Because we sometimes use the spare infrastructure to do real-life tests. In this case, these were IPV6 tests.
What impact for users?
During the many hours when the web traffic went through the spare reverse-proxy server, accounts hosted on the faulty server returned to the state of the previous night where photos added during night & morning had apparently disappeared but they were able to keep adding photos. This state did not trigger any specific alert : the situation seemed “normal” for the users concerned and for our monitor system. When the problem was detected, we changed the reverse proxy configuration to point back to the main server. Consequence: all the photos added during the downtime apparently disappeared.
What actions have been taken after October 14th?
1) Checks on reverse-proxy configuration
A new script was pushed on production. It checks very often that reverse-proxy is configured to send web traffic on main servers only.
2) Checks on write Vs read-only mode
Another script was pushed to production. This one checks main servers are configured in write mode and spare severs are in read-only mode.
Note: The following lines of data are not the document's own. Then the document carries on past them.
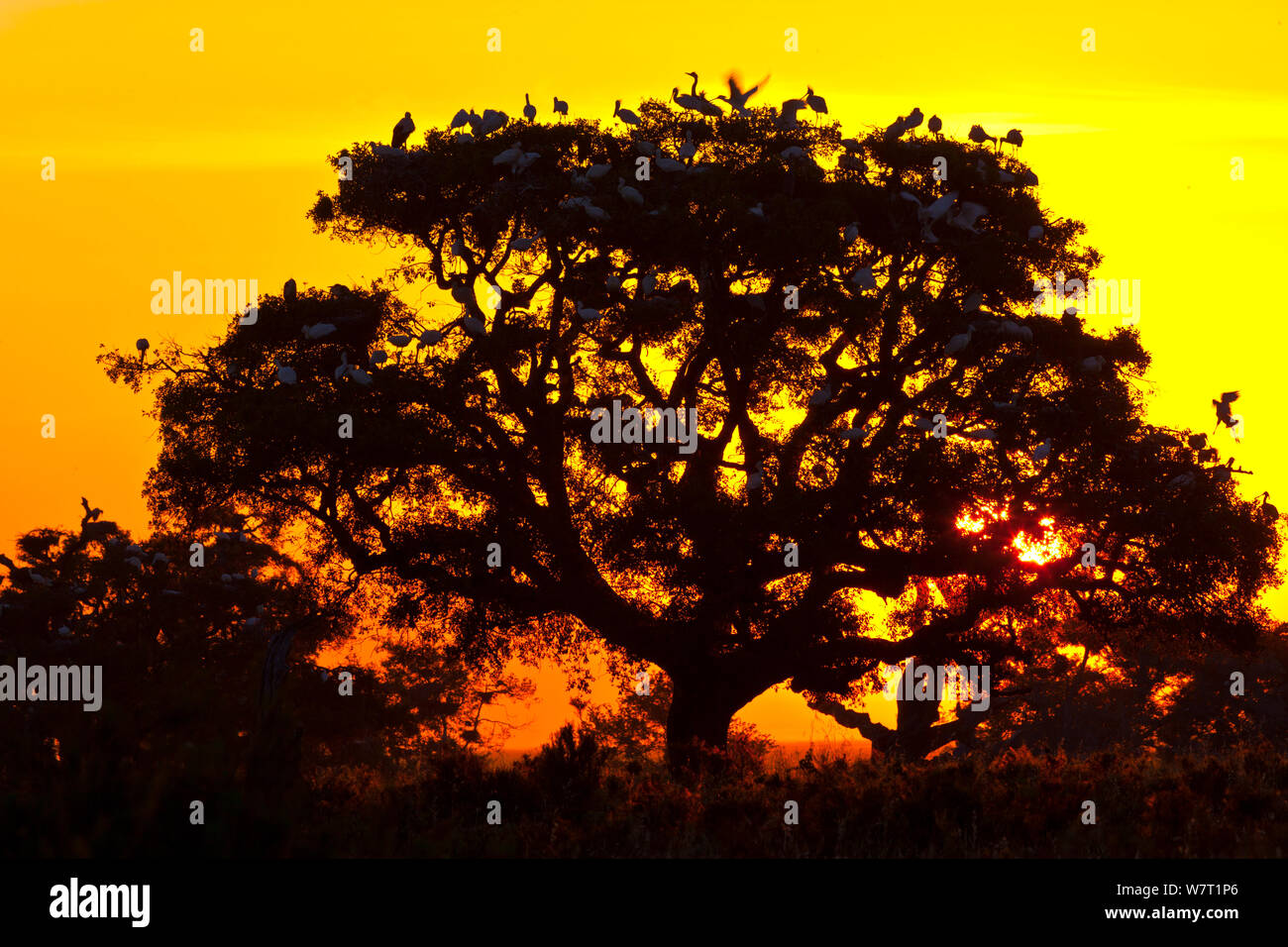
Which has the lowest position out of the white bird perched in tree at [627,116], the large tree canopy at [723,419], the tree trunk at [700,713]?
the tree trunk at [700,713]

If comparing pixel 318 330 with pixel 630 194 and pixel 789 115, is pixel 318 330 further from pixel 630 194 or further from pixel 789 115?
pixel 789 115

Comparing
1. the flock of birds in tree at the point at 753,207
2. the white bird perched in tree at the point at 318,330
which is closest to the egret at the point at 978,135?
the flock of birds in tree at the point at 753,207

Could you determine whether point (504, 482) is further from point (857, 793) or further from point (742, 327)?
point (857, 793)

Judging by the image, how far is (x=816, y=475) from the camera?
→ 26.1 metres

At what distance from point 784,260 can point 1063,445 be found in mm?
6474

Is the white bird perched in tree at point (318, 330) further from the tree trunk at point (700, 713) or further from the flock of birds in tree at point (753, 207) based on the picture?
the tree trunk at point (700, 713)

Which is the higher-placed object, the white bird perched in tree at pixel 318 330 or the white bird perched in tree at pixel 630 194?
the white bird perched in tree at pixel 630 194

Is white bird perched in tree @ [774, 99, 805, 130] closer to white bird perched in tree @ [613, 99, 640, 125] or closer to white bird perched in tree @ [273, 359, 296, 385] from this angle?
white bird perched in tree @ [613, 99, 640, 125]

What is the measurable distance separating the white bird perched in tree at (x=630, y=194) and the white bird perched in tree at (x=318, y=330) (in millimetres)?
6020

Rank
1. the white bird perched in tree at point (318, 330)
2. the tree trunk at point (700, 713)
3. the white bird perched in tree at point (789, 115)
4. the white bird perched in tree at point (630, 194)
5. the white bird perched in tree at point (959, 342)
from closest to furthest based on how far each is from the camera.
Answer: the white bird perched in tree at point (630, 194) < the white bird perched in tree at point (959, 342) < the white bird perched in tree at point (318, 330) < the white bird perched in tree at point (789, 115) < the tree trunk at point (700, 713)

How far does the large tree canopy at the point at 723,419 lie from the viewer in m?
25.8

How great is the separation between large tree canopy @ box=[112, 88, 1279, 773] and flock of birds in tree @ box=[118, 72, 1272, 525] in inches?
4.0

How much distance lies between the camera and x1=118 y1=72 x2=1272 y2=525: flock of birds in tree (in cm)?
2561
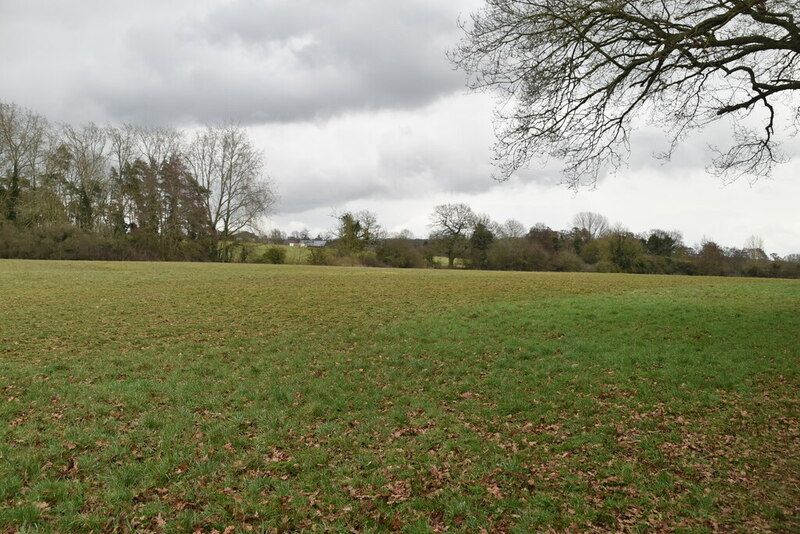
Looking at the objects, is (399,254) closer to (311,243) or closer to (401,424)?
(311,243)

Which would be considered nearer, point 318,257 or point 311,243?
point 318,257

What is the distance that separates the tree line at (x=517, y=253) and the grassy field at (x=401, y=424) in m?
49.8

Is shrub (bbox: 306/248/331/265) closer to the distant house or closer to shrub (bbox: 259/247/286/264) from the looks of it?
shrub (bbox: 259/247/286/264)

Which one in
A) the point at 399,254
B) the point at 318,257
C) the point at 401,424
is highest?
the point at 399,254

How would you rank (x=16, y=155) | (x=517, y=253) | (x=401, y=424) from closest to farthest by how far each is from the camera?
1. (x=401, y=424)
2. (x=16, y=155)
3. (x=517, y=253)

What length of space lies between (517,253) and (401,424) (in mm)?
66595

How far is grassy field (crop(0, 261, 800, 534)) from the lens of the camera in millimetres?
4730

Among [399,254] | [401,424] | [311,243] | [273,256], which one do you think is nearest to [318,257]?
[273,256]

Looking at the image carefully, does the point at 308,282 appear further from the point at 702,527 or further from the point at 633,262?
the point at 633,262

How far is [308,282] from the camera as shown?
91.5ft

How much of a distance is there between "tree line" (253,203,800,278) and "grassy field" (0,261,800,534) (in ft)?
164

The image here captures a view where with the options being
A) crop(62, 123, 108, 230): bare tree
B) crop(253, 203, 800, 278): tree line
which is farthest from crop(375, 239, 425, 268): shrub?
crop(62, 123, 108, 230): bare tree

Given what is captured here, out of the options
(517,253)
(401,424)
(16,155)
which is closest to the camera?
(401,424)

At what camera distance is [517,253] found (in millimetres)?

3) Isolate third-party web applications
The “non-vital” web applications, on which we have less expertise, were switched to a third-party server dedicated to this use: 2 WordPress blogs, wiki, forum and piwik (analytics for visits). Indeed, one of the possibilities for the server failure, is that an application entered the 4th dimension or was under attack. Moving these applications into an “isolated” server helps to limit the impact of any future issue.
4) New backup system
The decision to switch a spare server to write mode, ie turn it into a main server, is a hard to take. Indeed it means giving up any hope to return to the main server. This decision is difficult because it involves accepting a loss of data.
To make this decision simpler, two measures have been taken: first to define a time threshold after which we apply the switch. In our case, if the failure lasts more than 2 hours, we will switch. Then backups must be more frequent than once a day: if the backups were only 1 or 2 hours old, the decision would have been much easier!
In addition to the daily backup, we have added a new “rolling backups” system: every 15 minutes, the script analyzes each Piwigo on specific criteria (new/modified/deleted photos/users/albums/groups…). If anything has changed since the last backup, the script backs up the Piwigo (files + database) with a synchronization on the spare server.
C) What about the giant downtime on OVH network, on October 9th and 10th ?
Being hosted at OVH, especially in the datacenter of Strasbourg (France, Europe), the downtime has greatly impacted our own infrastructure. First because our main reverse-proxy server is in Strasbourg. The datacenter failure put Piwigo.com completely out of order during the morning of November 9th (Central Europe time). Then because we could not switch the IP Fail Over. Or rather, OVH allowed us to do it, but instead of requiring ~60 seconds, it took ~10 hours! Hours when the accounts hosted on the reverse-proxy server were in read-only.
Unlike the October 14th situation, we could not make the decision to switch the spare server in write mode because an IPFO switch request was in progress, and we had no idea how long it would take OVH to apply the action.
The Piwigo.com infrastructure has returned to its normal state on November 10th at 14:46, Paris time (France).
OVH has just provided compensation for these failures. We were waiting for it to publish this blog post. The compensation is not much, compared to the actual damage, but we will fully transfer this compensation to our customers. After very high level calculations, 3 days of time credits were added to each account. It’s a small commercial gesture but we think we have to reverse it to you as a symbol!
We are sorry for these inconveniences. As you read in this blog post, we’ve improved our methods to mitigate risk in the future and reduce the impact of an irreversible server failure.